> **Activity**
Write out nothing except the lines of the entries below, from the first through the one containing "Рефераты о здоровье детей kvartiry", exactly and without pictures.

┌─ Records shown

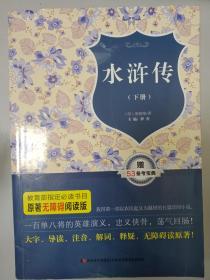 [原版】水浒传(上下)9787538689419
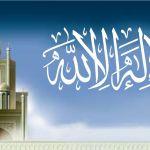 Pilar Utama Islam : Mengesakan (Menunggalkan) Allah 3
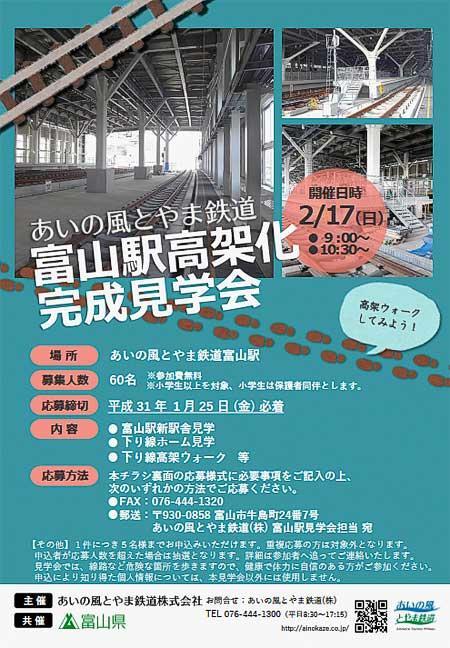 あいの風とやま鉄道「富山駅高架化完成見学会」の参加者募集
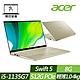 ACER 宏碁 SF514-55T-56MP 14吋輕薄觸控筆電 i5-1135G7/8G/512G PCIe SSD/Win10/特 product thumbnail 1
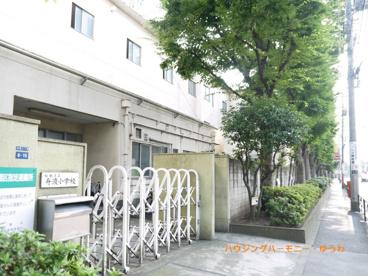 板橋区立 舟渡小学校の画像3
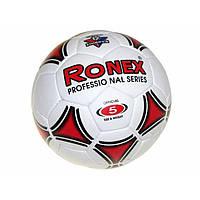 """Мяч футбольный """"Ronex Professional"""""""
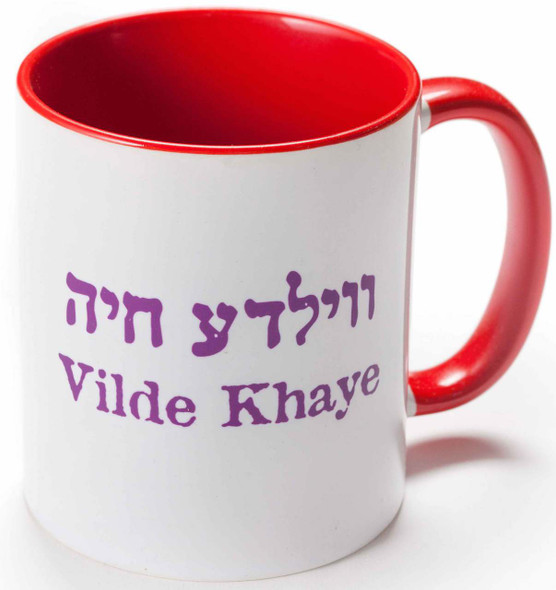 Vilde Khaya Yiddish Coffee mug by Barbara Shaw Gifts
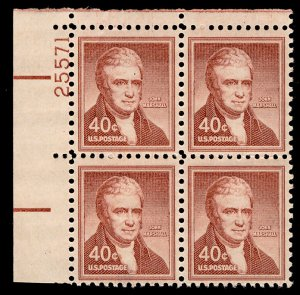 US #1050 PLATE BLOCK, VF/XF mint hinged, 40c Marshall,  SUPER COLOR!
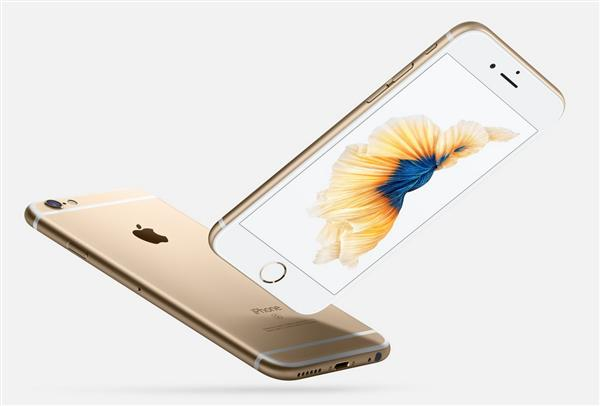 iphone 6s plus 1 - iPhone 6S, 6S Plus ra mắt, bán từ 25/9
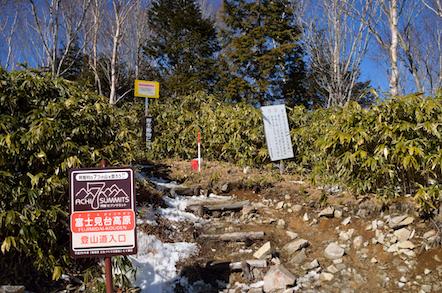 富士見台高原 林道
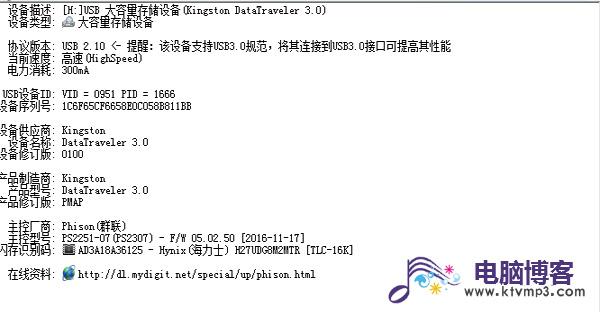 phison-ps2251-07.jpg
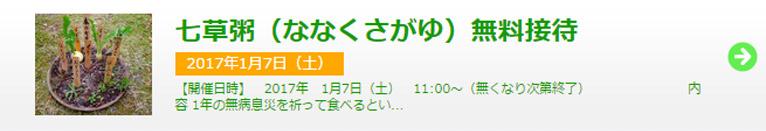 2017年始のイベントいろいろはままつフラワーパーク 七草粥(ななくさがゆ)無料接待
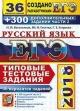ЕГЭ-2018 Русский язык. 36 вариантов + 300 дополнительных заданий части 2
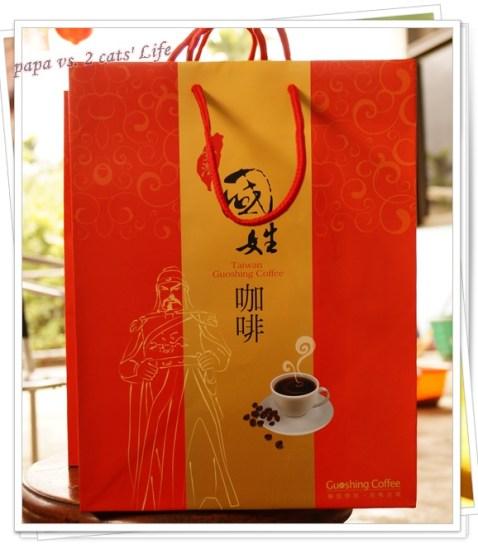南投國姓-春風咖啡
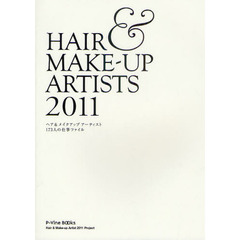 HAIR & MAKE?UP ARTISTS ヘア&メイクアップアーティスト173人の仕事ファイル 2011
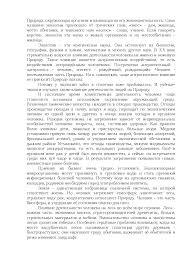 Рефераты о здоровье детей kvartiry goryachij klyuch ru рефераты о здоровье детей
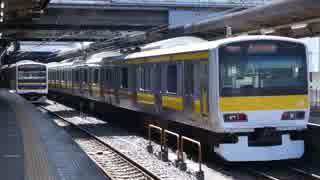 千葉駅(JR総武緩行線)を発着する列車を撮ってみた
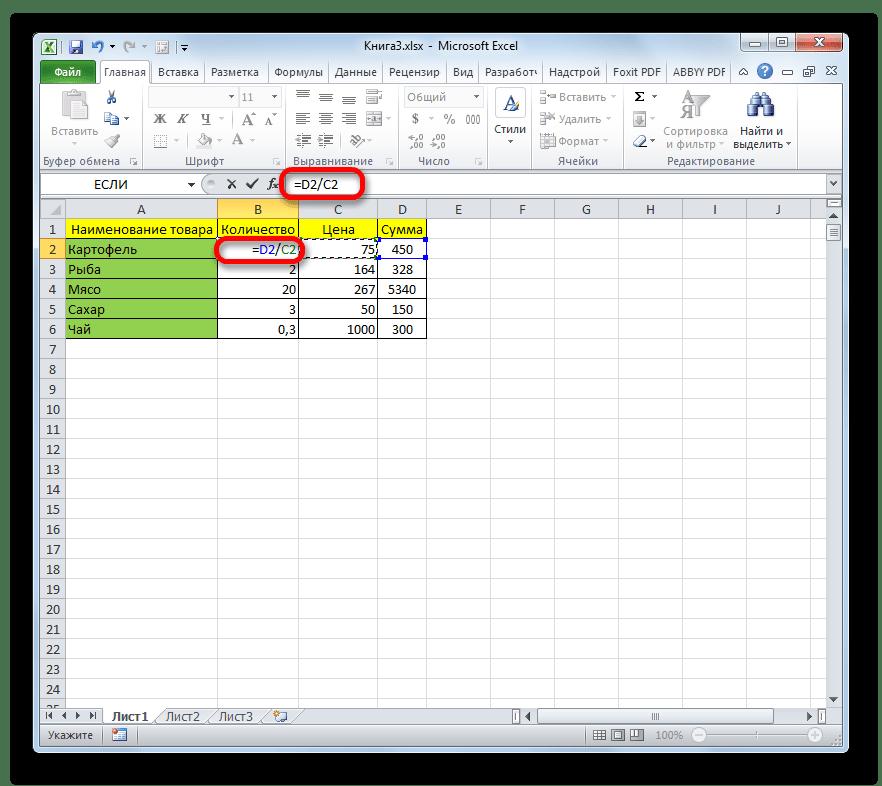 Sätt i en cyklisk länk i ett bord i Microsoft Excel
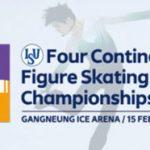 四大陸フィギュアスケート選手権大会2017の日程と出場選手TV放送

└─

> **Exercise result**
 [原版】水浒传(上下)9787538689419
 Pilar Utama Islam : Mengesakan (Menunggalkan) Allah 3
 あいの風とやま鉄道「富山駅高架化完成見学会」の参加者募集
 ACER 宏碁 SF514-55T-56MP 14吋輕薄觸控筆電 i5-1135G7/8G/512G PCIe SSD/Win10/特 product thumbnail 1
 板橋区立 舟渡小学校の画像3
 """Мяч футбольный """"Ronex Professional"""""""
 Vilde Khaya Yiddish Coffee mug by Barbara Shaw Gifts
 US #1050 PLATE BLOCK, VF/XF mint hinged, 40c Marshall,  SUPER COLOR!
 iphone 6s plus 1 - iPhone 6S, 6S Plus ra mắt, bán từ 25/9
 富士見台高原 林道
 phison-ps2251-07.jpg
 2017年始のイベントいろいろはままつフラワーパーク 七草粥(ななくさがゆ)無料接待
ЕГЭ-2018 Русский язык. 36 вариантов + 300 дополнительных заданий части 2
南投國姓-春風咖啡
 HAIR & MAKE?UP ARTISTS ヘア&メイクアップアーティスト173人の仕事ファイル 2011
 Рефераты о здоровье детей kvartiry goryachij klyuch ru рефераты о здоровье детей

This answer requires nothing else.